Set problem: Copy out the records below, swapping each "point" for "location" and keeping every other word as it stands.
## Begin
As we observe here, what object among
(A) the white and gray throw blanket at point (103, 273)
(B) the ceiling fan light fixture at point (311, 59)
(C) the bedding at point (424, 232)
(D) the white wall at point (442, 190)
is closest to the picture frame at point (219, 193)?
## End
Final result:
As we observe here, what object among
(A) the white and gray throw blanket at location (103, 273)
(B) the ceiling fan light fixture at location (311, 59)
(C) the bedding at location (424, 232)
(D) the white wall at location (442, 190)
is closest to the picture frame at location (219, 193)?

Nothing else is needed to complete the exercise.